PROBLEM REQUIREMENTS:
Your task is to copy the listing exactly. Drop any pictures from the copy.

╭─ INFORMATION SUPPLIED

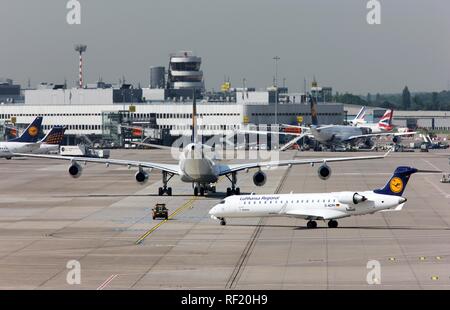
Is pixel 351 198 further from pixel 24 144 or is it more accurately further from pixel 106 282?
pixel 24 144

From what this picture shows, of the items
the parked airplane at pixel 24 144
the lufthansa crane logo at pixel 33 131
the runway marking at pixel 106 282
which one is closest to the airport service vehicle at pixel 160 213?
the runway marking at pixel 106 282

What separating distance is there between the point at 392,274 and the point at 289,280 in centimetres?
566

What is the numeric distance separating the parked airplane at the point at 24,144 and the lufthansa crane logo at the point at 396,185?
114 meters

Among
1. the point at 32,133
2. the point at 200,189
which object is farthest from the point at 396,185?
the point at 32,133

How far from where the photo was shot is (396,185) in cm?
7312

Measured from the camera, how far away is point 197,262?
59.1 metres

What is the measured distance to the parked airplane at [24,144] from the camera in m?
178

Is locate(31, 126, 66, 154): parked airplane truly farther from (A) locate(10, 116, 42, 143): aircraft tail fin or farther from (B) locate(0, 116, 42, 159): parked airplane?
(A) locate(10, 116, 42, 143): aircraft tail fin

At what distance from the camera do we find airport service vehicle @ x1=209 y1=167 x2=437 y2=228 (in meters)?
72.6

╰─

EXERCISE RESPONSE:
Is pixel 351 198 further from pixel 24 144 or is it more accurately further from pixel 106 282?
pixel 24 144

From what this picture shows, of the items
the parked airplane at pixel 24 144
the lufthansa crane logo at pixel 33 131
the runway marking at pixel 106 282
which one is closest to the airport service vehicle at pixel 160 213?
the runway marking at pixel 106 282

What separating distance is there between the point at 392,274 and the point at 289,280 in centimetres?
566

What is the numeric distance separating the parked airplane at the point at 24,144 and the lufthansa crane logo at the point at 396,185?
114 meters

Among
1. the point at 32,133
2. the point at 200,189
which object is farthest from the point at 396,185?
the point at 32,133

How far from where the photo was shot is (396,185) in cm?
7312

Measured from the camera, how far away is point 197,262?
59.1 metres

What is the measured distance to the parked airplane at [24,144] from the camera in m?
178

Is locate(31, 126, 66, 154): parked airplane truly farther from (A) locate(10, 116, 42, 143): aircraft tail fin or farther from (B) locate(0, 116, 42, 159): parked airplane?
(A) locate(10, 116, 42, 143): aircraft tail fin

At what distance from the camera do we find airport service vehicle @ x1=209 y1=167 x2=437 y2=228 (in meters)?
72.6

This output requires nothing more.